O presidente do Conselho Regional de Farmácia de São Paulo (CRF-SP), Marcelo Polacow, elenca os baixos salários pagos no varejo, que giram em torno de R$ 4.500 a R$ 5.500, como um dos principais motivos para fuga dos farmacêuticos para outros setores. “É muito pouco em face dos cinco anos que dura, em média, um curso de farmácia”, avalia. Outra razão são as condições de trabalho, que chegam a ter escala 6×1, além dos plantões noturnos.
A população, segundo ele, fica prejudicada, uma vez que a falta de profissionais no varejo prejudica o atendimento. Entre as principais funções desenvolvidas pelos farmacêuticos estão o atendimento clínico dos pacientes, a aplicação de injetáveis, mensuração de pressão arterial, análises de exames laboratoriais, aplicação de vacinas, orientação de maneira geral, controle de medicamento psicotrópicos e a supervisão geral da loja.
“Em alguns casos, quando o farmacêutico é gerente, ele assume ainda a responsabilidade administrativa; a definição das escalas de trabalho; o planejamento e gerenciamento financeiro da unidade; e parte de reposição e organização dos medicamentos”, enumera.
Busca por qualidade de vida
Sócio-fundador da AboutMe Farma & Saúde, plataforma especializada em recrutamento e seleção focada nos mercados farmacêutico, de saúde e cosméticos, Newton Velloso diz que é crescente o número de profissionais oriundos do varejo farmacêutico buscando transição para a indústria, especialmente nas áreas de assuntos regulatórios, garantia da qualidade e propaganda médica.
Segundo ele, as remunerações assumidas pelas indústrias farmacêuticas variam significativamente de acordo com a área de atuação, o porte da empresa e a senioridade do cargo. No setor de assuntos regulatórios, a faixa salarial estende-se de R$ 5 mil (nível Júnior) a R$ 8 mil (nível pleno). Já um Medical Science Liaison, que atua como elo entre a empresa e a comunidade científica, chega a ganhar entre R$ 12 mil e R$ 20 mil mensais.

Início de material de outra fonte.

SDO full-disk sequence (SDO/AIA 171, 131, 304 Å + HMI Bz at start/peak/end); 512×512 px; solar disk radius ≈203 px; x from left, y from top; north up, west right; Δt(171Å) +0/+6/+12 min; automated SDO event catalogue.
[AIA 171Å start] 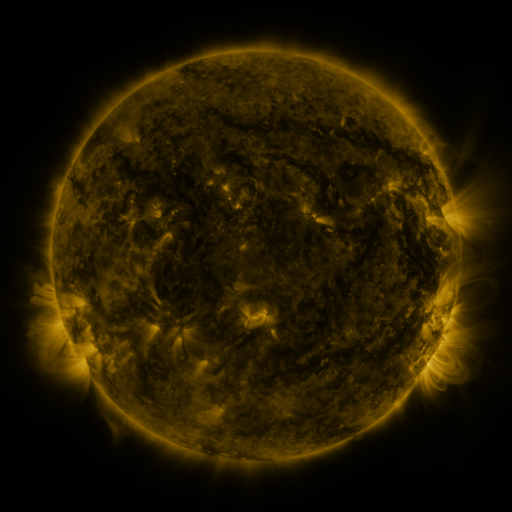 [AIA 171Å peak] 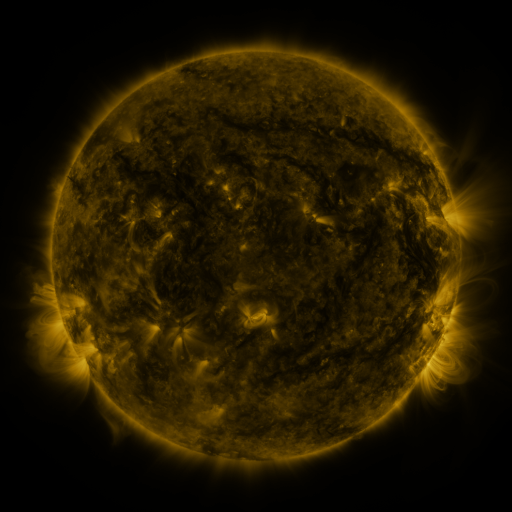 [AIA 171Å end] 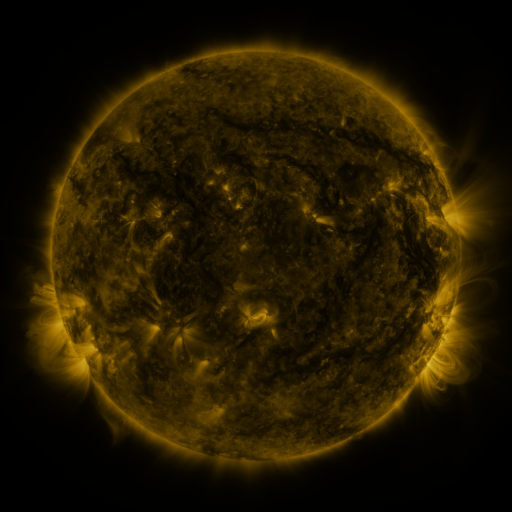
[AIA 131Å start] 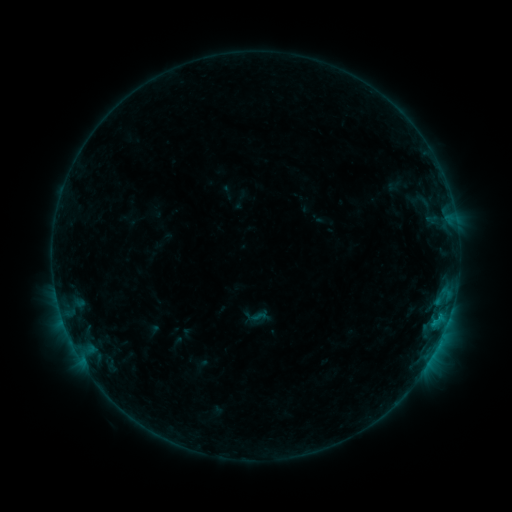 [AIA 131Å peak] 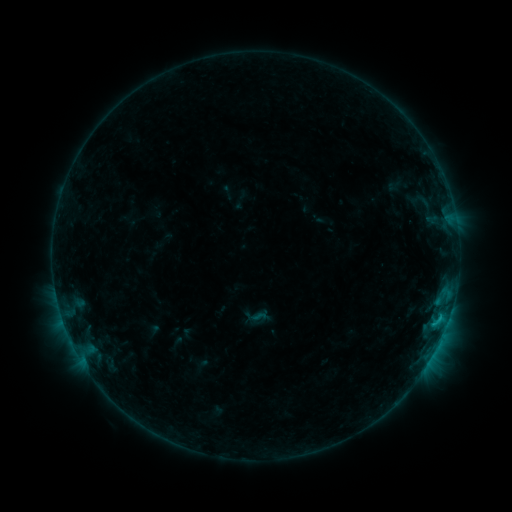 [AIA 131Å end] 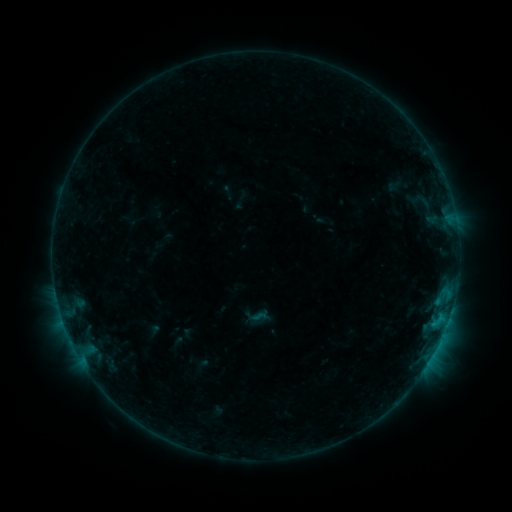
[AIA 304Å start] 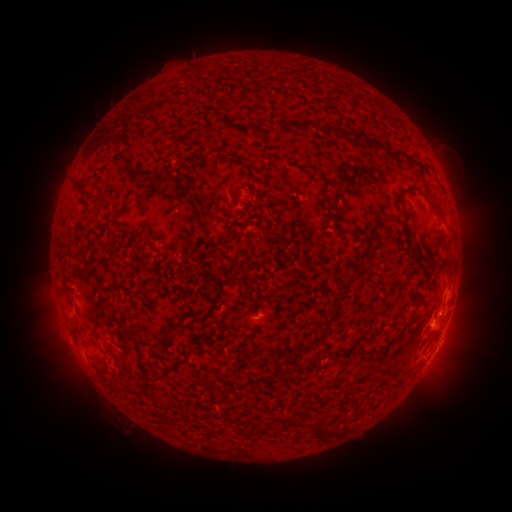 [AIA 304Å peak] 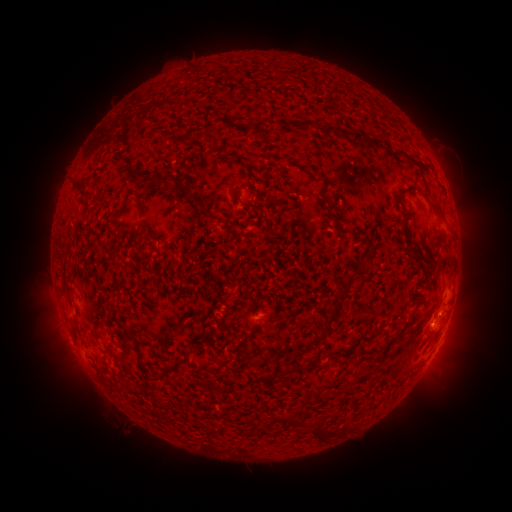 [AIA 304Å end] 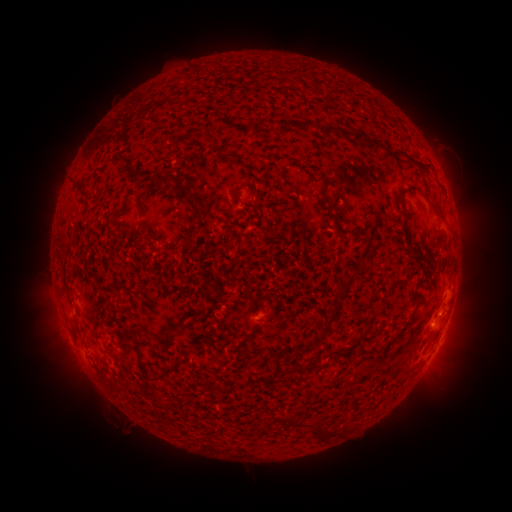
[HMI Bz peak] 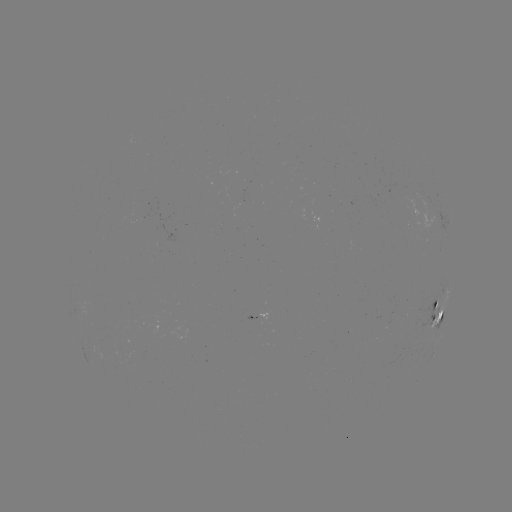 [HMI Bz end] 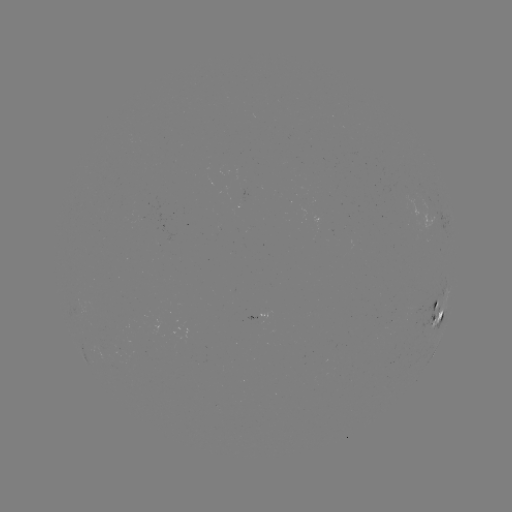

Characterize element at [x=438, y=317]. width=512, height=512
B6.7 flare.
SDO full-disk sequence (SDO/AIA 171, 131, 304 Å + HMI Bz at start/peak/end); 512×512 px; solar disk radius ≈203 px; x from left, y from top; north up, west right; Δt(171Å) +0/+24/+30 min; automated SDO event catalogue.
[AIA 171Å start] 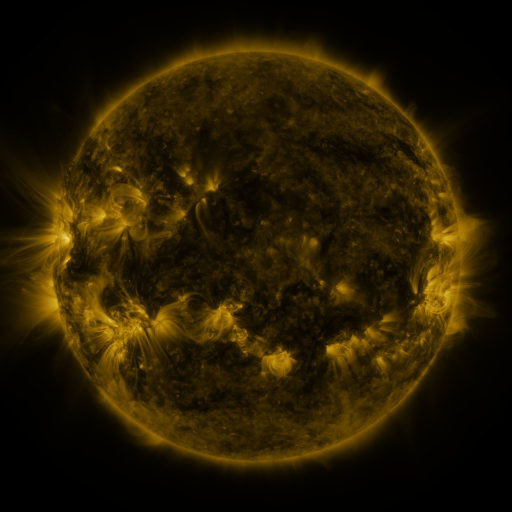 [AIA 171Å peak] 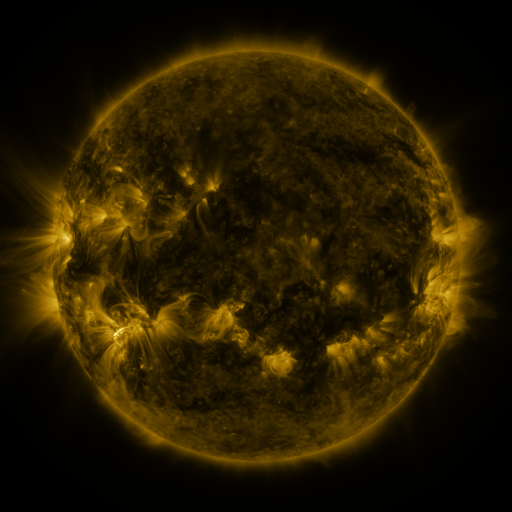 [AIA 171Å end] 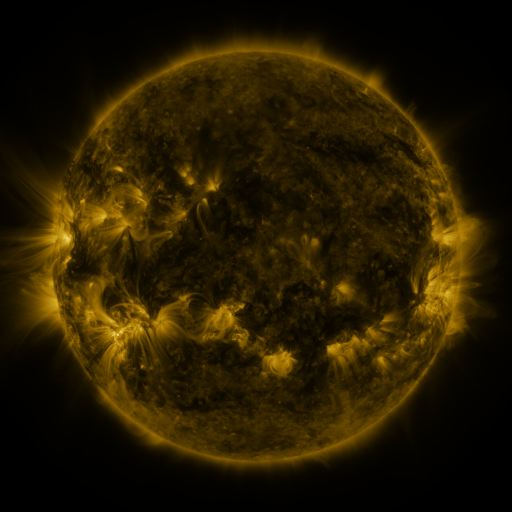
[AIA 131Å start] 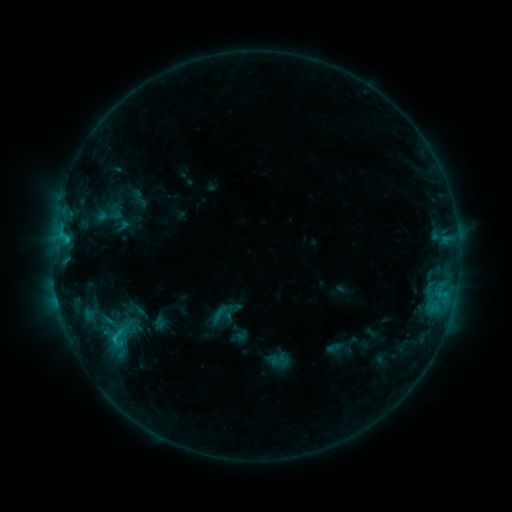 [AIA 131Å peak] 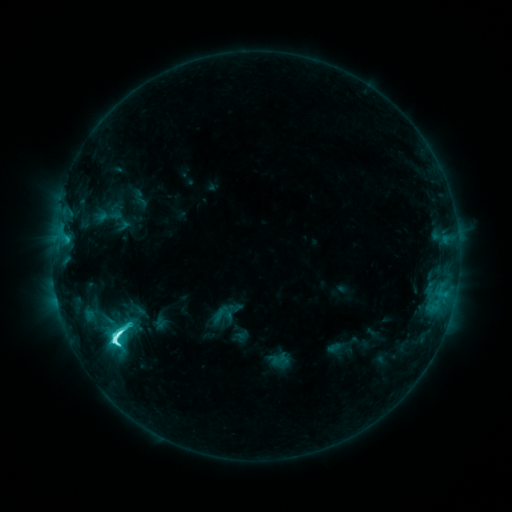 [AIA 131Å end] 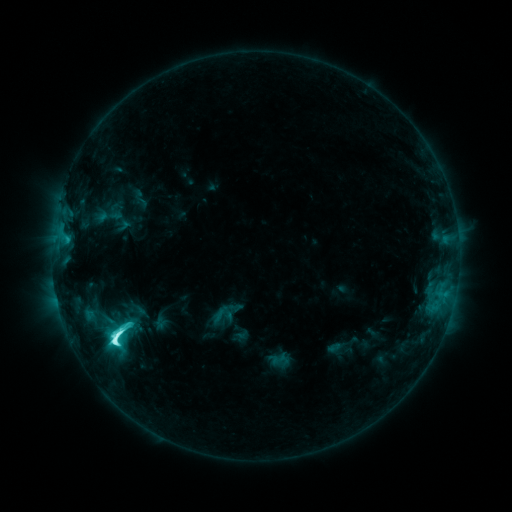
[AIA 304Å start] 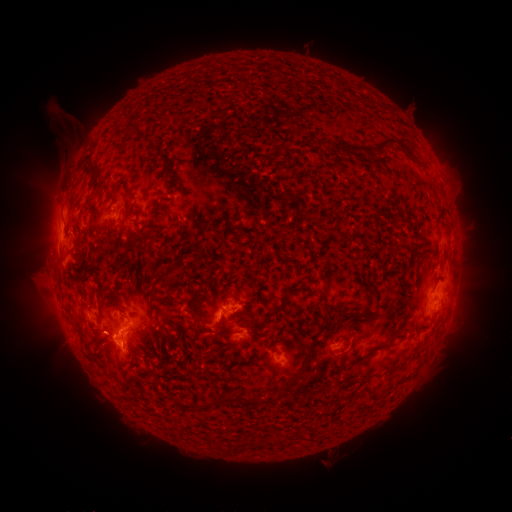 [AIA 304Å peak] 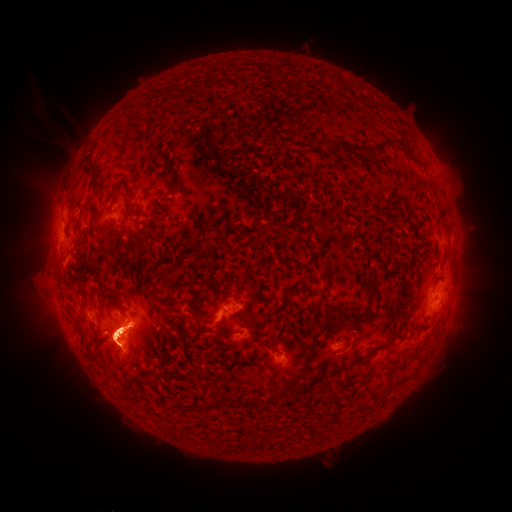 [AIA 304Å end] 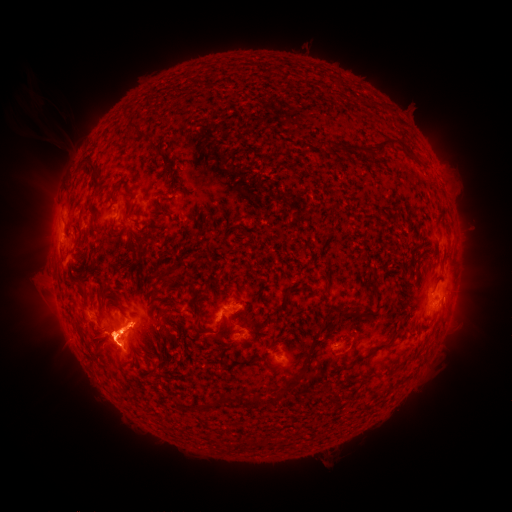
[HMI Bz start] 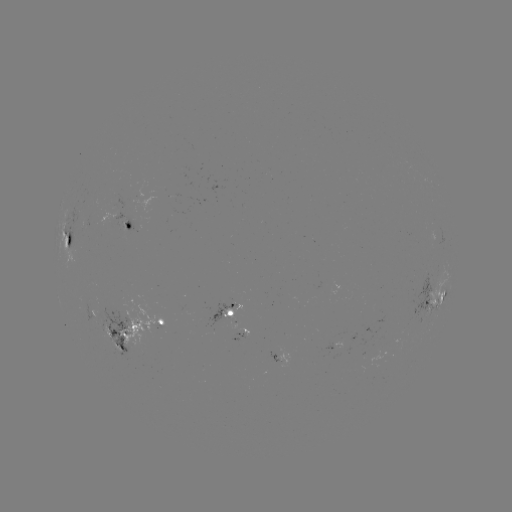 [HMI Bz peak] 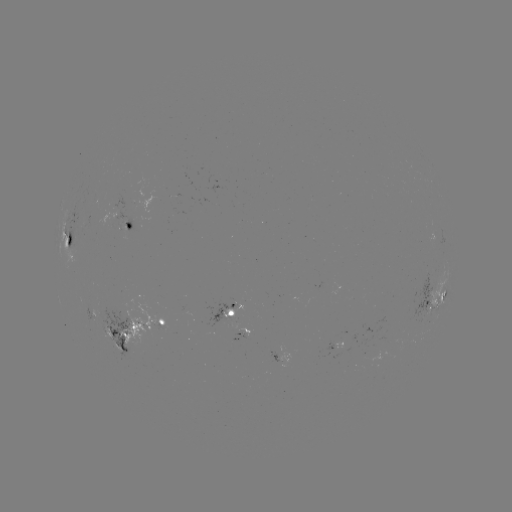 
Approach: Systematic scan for M1.4 flare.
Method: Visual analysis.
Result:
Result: M1.4 flare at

Outro diferencial, segundo Velloso, é a perspectiva de carreira, com maior possibilidade de crescimento técnico, vertical e até internacional, especialmente em multinacionais. Na indústria, a jornada costuma seguir o modelo de trabalho de segunda a sexta-feira, em horário comercial e com carga de 40 ou 44 horas semanais, impactando positivamente na qualidade de vida e no equilíbrio entre vida pessoal e profissional.
“Contudo, é importante ressaltar que o ingresso na indústria pode exigir competências adicionais, como inglês avançado, conhecimento em boas práticas (BPF/BPL), domínio regulatório, e perfil comportamental mais voltado à inovação, comunicação e gestão de projetos”, pondera Velloso.
Ações do conselho de classe
De acordo com o presidente do CRF-SP, para melhorar as condições dos farmacêuticos no varejo, a entidade vem investindo em cursos de capacitação gratuitos. “Além disso, estamos em conversações com associações como Abrafarma e Febrafar na busca de soluções. O setor é um ecossistema e um elo depende do outro para funcionar em harmonia”, finaliza Polacow.